Close inspection of the tire reveals rib notching around the tread area. These miniscule notches perform a massive job of increasing the tire’s stability to avoid bumping. This feature leads to a comfortable ride in various road conditions.
Dry and wet traction won’t leave you wanting for more. The presence of sipes all around the tread area give this tire all the biting edges it needs to remain stable in dry conditions. As for the wet traction, multiple circumferential and lateral grooves take care of that.
The only area where this tire could have done better is light snow and ice traction. Many users complain they feel let down by this model’s performance in moderate-to-extreme wintry conditions.

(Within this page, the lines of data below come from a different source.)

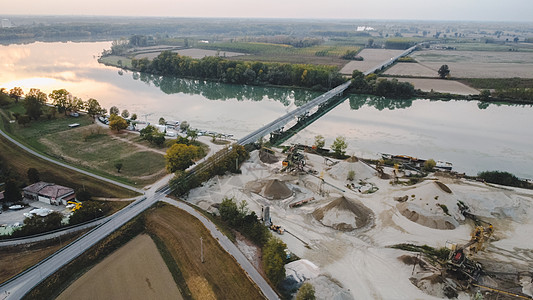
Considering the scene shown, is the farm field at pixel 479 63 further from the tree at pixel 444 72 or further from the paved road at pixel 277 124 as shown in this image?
the paved road at pixel 277 124

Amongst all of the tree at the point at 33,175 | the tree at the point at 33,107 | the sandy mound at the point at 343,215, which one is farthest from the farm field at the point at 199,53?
the sandy mound at the point at 343,215

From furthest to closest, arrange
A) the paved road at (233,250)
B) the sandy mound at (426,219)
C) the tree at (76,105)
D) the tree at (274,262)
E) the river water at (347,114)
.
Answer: the tree at (76,105) < the river water at (347,114) < the sandy mound at (426,219) < the tree at (274,262) < the paved road at (233,250)

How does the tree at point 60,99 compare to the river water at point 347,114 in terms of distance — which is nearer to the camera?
the river water at point 347,114

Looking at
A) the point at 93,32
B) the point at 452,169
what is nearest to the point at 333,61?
the point at 452,169

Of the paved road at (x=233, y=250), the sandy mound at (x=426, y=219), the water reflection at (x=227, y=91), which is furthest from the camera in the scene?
the water reflection at (x=227, y=91)

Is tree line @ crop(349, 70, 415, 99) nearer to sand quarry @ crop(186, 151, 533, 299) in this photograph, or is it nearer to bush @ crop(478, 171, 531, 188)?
bush @ crop(478, 171, 531, 188)
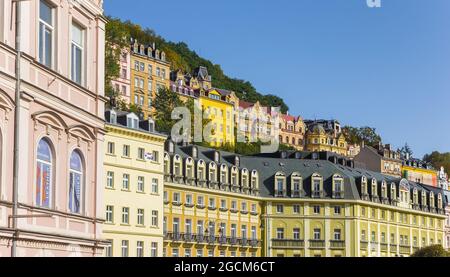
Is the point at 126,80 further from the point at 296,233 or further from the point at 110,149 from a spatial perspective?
the point at 110,149

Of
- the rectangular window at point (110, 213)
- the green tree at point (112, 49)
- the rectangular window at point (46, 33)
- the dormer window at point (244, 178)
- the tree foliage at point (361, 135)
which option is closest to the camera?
the rectangular window at point (46, 33)

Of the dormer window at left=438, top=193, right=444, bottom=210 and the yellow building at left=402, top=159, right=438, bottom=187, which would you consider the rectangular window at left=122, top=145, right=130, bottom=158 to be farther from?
the yellow building at left=402, top=159, right=438, bottom=187

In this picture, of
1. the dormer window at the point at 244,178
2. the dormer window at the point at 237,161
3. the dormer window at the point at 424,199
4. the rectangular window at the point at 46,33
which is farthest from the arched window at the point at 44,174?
the dormer window at the point at 424,199

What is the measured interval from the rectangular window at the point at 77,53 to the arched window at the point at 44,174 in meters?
1.89

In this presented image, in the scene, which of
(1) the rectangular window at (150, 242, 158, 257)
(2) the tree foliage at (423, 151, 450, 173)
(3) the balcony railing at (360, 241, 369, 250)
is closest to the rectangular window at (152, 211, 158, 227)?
(1) the rectangular window at (150, 242, 158, 257)

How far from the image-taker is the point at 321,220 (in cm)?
9431

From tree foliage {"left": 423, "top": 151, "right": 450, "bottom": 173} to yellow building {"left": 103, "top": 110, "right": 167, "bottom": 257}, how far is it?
102m

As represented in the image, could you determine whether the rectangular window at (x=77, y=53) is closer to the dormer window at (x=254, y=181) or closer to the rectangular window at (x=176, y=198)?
the rectangular window at (x=176, y=198)

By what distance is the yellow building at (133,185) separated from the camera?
66.3 m
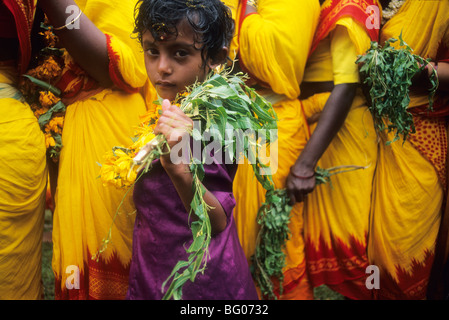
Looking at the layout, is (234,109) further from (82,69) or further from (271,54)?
(82,69)

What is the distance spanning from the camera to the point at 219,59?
170cm

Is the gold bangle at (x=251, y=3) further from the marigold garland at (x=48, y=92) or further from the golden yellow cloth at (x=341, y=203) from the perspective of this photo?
the marigold garland at (x=48, y=92)

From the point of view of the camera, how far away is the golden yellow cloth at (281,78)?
7.14ft

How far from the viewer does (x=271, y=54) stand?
7.13 feet

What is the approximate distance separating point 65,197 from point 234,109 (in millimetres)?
1076

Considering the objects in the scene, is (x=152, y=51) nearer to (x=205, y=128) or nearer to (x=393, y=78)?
(x=205, y=128)

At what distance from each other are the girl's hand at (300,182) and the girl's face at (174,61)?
908mm

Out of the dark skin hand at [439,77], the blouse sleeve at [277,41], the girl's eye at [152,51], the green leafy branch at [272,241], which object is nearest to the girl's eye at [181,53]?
the girl's eye at [152,51]

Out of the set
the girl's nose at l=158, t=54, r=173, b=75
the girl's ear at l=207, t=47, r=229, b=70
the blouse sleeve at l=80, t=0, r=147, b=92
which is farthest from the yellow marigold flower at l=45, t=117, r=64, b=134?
the girl's ear at l=207, t=47, r=229, b=70

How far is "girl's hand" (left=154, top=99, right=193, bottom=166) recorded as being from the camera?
1.24 metres

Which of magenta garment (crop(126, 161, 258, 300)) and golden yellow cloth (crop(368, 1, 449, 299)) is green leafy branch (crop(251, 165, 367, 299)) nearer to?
golden yellow cloth (crop(368, 1, 449, 299))

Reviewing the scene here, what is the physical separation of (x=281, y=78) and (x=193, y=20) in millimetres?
814

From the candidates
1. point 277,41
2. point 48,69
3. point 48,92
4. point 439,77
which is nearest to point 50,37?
point 48,69
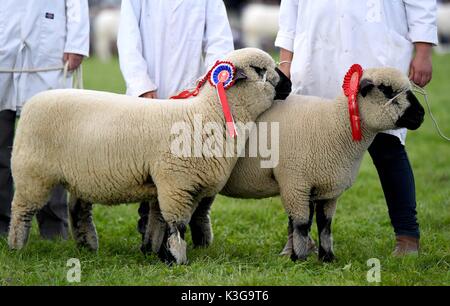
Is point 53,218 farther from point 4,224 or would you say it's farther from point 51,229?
point 4,224

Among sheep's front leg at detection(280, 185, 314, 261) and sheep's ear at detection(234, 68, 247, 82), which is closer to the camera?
sheep's ear at detection(234, 68, 247, 82)

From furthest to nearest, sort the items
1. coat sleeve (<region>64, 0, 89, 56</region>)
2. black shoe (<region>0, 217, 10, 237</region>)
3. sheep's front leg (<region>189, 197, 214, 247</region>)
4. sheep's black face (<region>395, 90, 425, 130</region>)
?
black shoe (<region>0, 217, 10, 237</region>)
coat sleeve (<region>64, 0, 89, 56</region>)
sheep's front leg (<region>189, 197, 214, 247</region>)
sheep's black face (<region>395, 90, 425, 130</region>)

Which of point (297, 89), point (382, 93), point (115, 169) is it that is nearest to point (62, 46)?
point (115, 169)

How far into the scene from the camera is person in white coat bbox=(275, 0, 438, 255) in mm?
4715

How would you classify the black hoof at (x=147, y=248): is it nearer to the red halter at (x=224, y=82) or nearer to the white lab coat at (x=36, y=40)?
the red halter at (x=224, y=82)

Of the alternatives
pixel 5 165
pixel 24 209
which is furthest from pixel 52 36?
pixel 24 209

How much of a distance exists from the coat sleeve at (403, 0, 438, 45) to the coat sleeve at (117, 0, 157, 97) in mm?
1604

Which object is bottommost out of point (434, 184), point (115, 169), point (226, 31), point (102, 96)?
point (434, 184)

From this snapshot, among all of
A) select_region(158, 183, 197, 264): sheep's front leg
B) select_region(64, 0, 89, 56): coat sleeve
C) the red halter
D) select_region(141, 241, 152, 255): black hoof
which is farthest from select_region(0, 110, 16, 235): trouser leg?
the red halter

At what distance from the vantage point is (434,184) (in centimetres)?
751

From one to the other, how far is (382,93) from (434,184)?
336 centimetres

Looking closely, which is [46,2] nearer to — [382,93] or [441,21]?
[382,93]

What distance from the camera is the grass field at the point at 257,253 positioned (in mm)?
4168

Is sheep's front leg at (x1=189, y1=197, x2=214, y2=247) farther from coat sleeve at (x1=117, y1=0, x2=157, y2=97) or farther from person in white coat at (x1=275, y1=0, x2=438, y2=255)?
coat sleeve at (x1=117, y1=0, x2=157, y2=97)
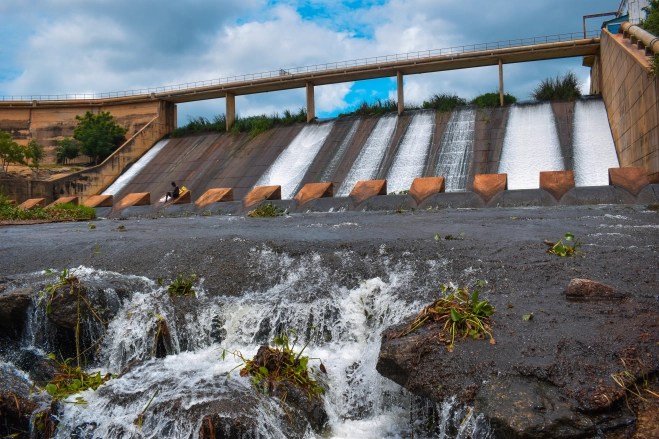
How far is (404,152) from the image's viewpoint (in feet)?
73.2

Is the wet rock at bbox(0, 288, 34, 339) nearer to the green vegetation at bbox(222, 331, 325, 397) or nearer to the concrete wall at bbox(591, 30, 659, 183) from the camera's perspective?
the green vegetation at bbox(222, 331, 325, 397)

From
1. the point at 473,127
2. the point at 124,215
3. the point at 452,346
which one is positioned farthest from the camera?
the point at 473,127

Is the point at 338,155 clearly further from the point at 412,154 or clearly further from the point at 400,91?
the point at 400,91

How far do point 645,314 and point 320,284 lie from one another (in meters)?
3.27

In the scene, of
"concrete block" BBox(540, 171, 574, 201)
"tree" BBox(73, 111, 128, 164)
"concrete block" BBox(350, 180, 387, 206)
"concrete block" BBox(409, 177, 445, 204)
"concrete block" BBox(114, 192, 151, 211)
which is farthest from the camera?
"tree" BBox(73, 111, 128, 164)

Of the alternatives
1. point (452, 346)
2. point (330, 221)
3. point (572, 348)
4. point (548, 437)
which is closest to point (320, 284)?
point (452, 346)

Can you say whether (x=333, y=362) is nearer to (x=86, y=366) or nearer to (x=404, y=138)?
(x=86, y=366)

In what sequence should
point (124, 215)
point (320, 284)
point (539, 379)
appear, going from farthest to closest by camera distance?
1. point (124, 215)
2. point (320, 284)
3. point (539, 379)

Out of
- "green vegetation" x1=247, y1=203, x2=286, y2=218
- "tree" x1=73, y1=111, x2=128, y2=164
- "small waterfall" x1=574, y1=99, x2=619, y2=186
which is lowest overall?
"green vegetation" x1=247, y1=203, x2=286, y2=218

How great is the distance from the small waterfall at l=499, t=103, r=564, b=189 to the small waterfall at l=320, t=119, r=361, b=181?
6038mm

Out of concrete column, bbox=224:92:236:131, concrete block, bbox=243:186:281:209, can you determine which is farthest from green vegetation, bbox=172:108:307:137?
concrete block, bbox=243:186:281:209

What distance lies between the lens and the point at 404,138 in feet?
77.3

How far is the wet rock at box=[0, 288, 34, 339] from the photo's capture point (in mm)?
6266

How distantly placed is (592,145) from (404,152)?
637 cm
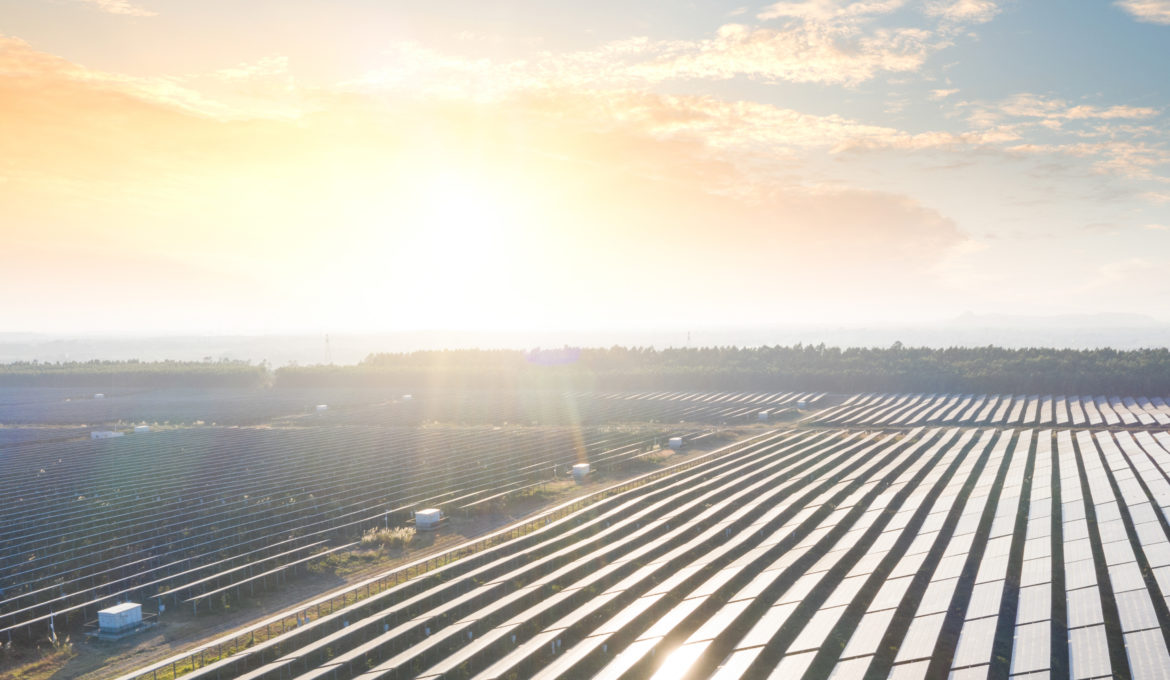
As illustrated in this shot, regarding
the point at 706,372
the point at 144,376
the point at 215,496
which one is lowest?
the point at 215,496

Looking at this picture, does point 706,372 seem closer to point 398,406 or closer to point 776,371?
point 776,371

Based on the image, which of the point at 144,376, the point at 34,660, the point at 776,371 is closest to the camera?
the point at 34,660

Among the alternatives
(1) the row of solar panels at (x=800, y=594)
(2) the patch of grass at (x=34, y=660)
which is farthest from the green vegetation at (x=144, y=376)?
(2) the patch of grass at (x=34, y=660)

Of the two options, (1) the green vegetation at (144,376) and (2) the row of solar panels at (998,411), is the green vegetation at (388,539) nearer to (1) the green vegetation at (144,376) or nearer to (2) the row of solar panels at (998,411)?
(2) the row of solar panels at (998,411)

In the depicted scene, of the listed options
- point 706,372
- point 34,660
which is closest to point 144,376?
point 706,372

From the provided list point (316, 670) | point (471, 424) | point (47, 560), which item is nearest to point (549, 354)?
point (471, 424)

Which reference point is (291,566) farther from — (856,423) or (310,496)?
(856,423)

Which, to be frank is something you could see a mile off from an all-season tire.
In case you want to know more about this tire, check out our comprehensive Kumho Ecsta 4X II review.
- Marvelous dry performance
- Comfortable and refined driving
- Excellent aquaplaning resistance
- Great dry and wet traction
- Practically useless on snow
Frequently Asked Questions
What tires come on Tesla Model Y?
The Tesla Model Y Performance variant originally came with Pirelli P Zeros, while the Long Range variant was fitted with Pirelli Winter Sottozero. However, over the past few months, there have been unconfirmed reports that Michelin Pilot All Season 4 is now the standard on Model Y Performance.
How long will Tesla Model Y tires last?
The durability of your Tesla Model Y tires depends on multiple factors, including your driving style, the condition you drive in, which of the two Model Y variants you drive, among others. That said, a new set of tires should last anywhere between 20,000 and 25,000 miles on average.
The relatively low tire life, especially when compared with other SUVs, has to do with the fact that Tesla Model Y, like other performance oriented EVs, tends to wear out its tires quickly.
Why do Tesla tires wear out so fast?
Electronic vehicles, or EVs for short, tend to weigh heavier than their gas counterparts. Their batteries cannot compete with the energy density (or wattage per pound) of gasoline vehicles. This makes Tesla vehicles weigh more, with the added weight wearing the tires out faster.
Do Tesla Model Y need winter tires?
Unless you drive in harsh wintry conditions, there isn’t any compulsion to fit dedicated winter tires on your Tesla Model Y. All-season, high-performance, summer or any other category of tires could work out pretty well with the Model Y.
Are your Model Y tires looking a little worn after a few months of driving? Or perhaps you belong to the category of drivers who feel that factory tires should be replaced as soon as the vehicle is delivered.
Whatever the reason, we’ve compiled a list of the very best tires for your Tesla Model Y.
Whether you’re looking for a dedicated set of summer tires, feel you cannot do without high-performance or ultra-high performance tires, or are in the market for a set of dedicated winter tires, our comprehensive guide has got you covered.